In the corridor of the hospital I was finally held in the comforting arms of my husband.  I needed him to cover me physically with his body so that I could still feel the life pulsating within us.  Everything around me felt like death but he was my source of life.  He was my protector and I needed his body to shield me from the physical and emotional blow that we were about to take.  Together we both stood there like lost children, scared and bewildered.  Would we get our miracle?  Or would our world implode on what had started as a seemingly uneventful day.

In a small side room at Mt. Clemens General Hospital the emergency rooms doctors confirmed what I had already known; our precious girl had been called home to Jesus.
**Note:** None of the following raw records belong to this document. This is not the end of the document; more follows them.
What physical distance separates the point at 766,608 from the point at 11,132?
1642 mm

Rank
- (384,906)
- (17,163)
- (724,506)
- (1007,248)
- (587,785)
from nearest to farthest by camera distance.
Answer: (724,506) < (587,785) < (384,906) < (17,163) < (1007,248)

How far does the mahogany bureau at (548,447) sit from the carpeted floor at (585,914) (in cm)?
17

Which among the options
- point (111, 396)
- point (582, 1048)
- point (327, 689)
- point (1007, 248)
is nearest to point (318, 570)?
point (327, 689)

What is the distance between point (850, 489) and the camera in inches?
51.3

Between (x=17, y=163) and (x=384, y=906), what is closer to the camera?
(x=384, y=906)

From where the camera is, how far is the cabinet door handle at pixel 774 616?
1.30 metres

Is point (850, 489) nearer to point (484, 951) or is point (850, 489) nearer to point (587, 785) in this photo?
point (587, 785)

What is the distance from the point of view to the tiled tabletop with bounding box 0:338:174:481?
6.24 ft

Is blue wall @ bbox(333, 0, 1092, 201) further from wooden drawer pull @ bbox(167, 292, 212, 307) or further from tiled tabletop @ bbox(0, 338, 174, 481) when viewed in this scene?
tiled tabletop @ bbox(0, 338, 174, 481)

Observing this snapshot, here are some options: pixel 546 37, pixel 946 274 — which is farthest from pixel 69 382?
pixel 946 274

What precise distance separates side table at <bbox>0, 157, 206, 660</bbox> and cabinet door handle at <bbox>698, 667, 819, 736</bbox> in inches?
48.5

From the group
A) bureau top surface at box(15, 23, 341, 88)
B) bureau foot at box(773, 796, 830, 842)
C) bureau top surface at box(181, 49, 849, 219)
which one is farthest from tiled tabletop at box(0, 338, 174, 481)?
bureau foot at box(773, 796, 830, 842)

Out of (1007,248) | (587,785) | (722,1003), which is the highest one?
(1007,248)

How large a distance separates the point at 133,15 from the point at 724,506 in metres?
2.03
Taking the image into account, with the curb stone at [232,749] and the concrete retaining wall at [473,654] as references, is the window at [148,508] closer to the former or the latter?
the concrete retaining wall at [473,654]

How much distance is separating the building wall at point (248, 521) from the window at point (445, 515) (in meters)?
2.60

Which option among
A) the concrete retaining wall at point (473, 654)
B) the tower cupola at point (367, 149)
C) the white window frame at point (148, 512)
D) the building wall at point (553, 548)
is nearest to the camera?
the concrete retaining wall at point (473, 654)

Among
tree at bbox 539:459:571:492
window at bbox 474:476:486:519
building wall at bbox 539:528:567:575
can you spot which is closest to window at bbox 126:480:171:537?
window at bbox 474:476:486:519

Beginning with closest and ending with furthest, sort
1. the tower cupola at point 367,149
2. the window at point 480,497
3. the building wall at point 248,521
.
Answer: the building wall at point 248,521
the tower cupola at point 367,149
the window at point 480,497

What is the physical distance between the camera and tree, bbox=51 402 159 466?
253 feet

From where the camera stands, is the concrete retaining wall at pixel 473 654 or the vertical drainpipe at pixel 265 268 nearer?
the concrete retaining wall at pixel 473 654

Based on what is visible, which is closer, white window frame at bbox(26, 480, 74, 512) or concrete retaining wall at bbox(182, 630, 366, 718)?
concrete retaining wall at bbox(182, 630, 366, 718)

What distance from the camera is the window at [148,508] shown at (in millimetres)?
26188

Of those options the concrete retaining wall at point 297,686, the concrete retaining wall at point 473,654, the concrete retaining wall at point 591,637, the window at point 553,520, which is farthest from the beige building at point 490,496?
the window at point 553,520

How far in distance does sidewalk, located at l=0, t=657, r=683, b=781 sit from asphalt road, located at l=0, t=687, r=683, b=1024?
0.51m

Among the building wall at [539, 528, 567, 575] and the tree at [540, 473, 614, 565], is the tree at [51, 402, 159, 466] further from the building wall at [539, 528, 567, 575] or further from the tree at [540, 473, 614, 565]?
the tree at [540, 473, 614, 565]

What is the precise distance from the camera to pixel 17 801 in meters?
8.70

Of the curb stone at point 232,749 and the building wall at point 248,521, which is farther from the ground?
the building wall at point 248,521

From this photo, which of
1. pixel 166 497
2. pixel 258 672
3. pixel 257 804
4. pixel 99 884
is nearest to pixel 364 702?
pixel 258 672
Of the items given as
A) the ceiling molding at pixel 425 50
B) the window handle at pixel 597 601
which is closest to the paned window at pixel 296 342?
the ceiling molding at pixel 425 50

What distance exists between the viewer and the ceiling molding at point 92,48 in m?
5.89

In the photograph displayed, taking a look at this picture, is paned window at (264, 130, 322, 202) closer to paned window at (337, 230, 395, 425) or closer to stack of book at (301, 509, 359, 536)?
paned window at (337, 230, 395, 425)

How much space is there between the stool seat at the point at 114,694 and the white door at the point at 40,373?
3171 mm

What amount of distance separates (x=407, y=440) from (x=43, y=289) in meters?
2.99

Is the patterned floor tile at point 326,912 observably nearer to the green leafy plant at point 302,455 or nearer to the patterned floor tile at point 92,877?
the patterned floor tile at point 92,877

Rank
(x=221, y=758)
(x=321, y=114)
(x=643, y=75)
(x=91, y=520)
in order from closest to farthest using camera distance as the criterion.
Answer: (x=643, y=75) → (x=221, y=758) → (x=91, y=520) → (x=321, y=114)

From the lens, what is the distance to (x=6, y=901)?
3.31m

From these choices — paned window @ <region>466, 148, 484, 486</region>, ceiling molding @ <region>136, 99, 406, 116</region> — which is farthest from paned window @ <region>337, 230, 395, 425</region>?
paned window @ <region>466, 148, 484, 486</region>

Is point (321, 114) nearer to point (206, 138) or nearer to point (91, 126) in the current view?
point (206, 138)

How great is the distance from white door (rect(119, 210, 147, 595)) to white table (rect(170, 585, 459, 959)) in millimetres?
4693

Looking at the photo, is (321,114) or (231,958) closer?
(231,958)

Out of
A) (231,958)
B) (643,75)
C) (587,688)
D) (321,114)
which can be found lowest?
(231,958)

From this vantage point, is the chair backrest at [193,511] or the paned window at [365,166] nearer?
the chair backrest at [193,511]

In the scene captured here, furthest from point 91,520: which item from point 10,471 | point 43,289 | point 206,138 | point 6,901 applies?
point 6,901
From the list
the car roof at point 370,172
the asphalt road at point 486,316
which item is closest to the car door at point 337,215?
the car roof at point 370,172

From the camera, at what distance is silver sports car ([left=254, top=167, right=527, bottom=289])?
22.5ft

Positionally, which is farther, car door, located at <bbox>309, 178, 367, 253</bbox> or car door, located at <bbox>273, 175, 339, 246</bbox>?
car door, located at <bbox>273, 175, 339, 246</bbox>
SIDS (Sudden Infant Death Syndrome) had become our grim reality.  My mind raced…SIDS was something that doctors warned us about but in my mind I falsely believed we were untouchable…it would never happen to us.  I even remember having a conversation on the topic of SIDS once where I cavalierly made the statement, “If it’s God will it will happen, I can’t worry about it.”  What did that even mean?  How could this hell ever be God’s will?  My head was spinning and I just wanted to shut it all down.  As I sat there, the numbness of shock settling in, I heard this sound that can only be likened to an animal that has been mortally wounded.  However, this was no animal…it was husband.  He wasn’t home when I found her, he hadn’t seen her so he sat there waiting…full of hope…full expectation that all would be fine.  The cries I heard coming out of my husband were the audible sounds of hope dying.  That moment broke my husband.  All of his hopes and dreams extinguished in the blink of an eye.  He was broken in a way that in the days to come I wondered if I would ever see glimpses of who he had once been ever again.

Through all of the chaos of this day the one thing I remember with crystal clarity is how much God’s hand been upon us.  He carefully orchestrated the details so that He could carry us through this horrific day.  Details like the fact that Sammy had just started full day kindergarten that week ensuring he was not in the house when everything happened.  The fact that Katie was there to get both of my boys out of the situation, the fact that Matt just happened to be home that day and not traveling out-of-state, the fact that my good friend was literally 30 seconds from my house and drove me to the hospital after the ambulance driver yelled at me to remain calm…as if such a thing was possible.  I am not saying God took Francesca home on this day because of these details I am saying He used these details to reveal that His protective hand had been upon us.  His presence was all around.  As I walked out of the doorway that lead to the triage room where we would say goodbye to our sweet girl I saw a sea of people.  Family, pastors, and friends lined the hallway of the emergency room.  It was like nothing I had ever seen before.  Face after face represented God saying “I’m here, you will not walk this journey alone.”  There must have been close to 50 people at the hospital that day.  Looking back I am in awe at how many people God brought around us in a moment’s notice.  They were there to pray, to minister to not only us but to our family as well, phone calls were made, protocol was explained, and details were arranged.  Matt and I had to do nothing but let them lavish their love on us like salve to an open wound.  Right there in the hospital God had begun the healing process, even when healing seemed so far beyond our reach.  One of my most vivid memories of that day was leaving the hospital.  I had turned around and I caught of glimpse of all of our loved ones who gathered to be with us.  There they stood watching us go, with so much love, so much concern, at such loss for what the right thing to do or say was but knowing that God wanted them there to be His hands and feet.  I can see that image as if it happened yesterday.  In the middle stood our friend Jeff, who was a doctor at the hospital, in his blue surgical scrubs.  Because of his attire he stood out among the crowd of many.  The blue of those scrubs will forever remind me of the day God used His people to save my family from crumbling to nothingness.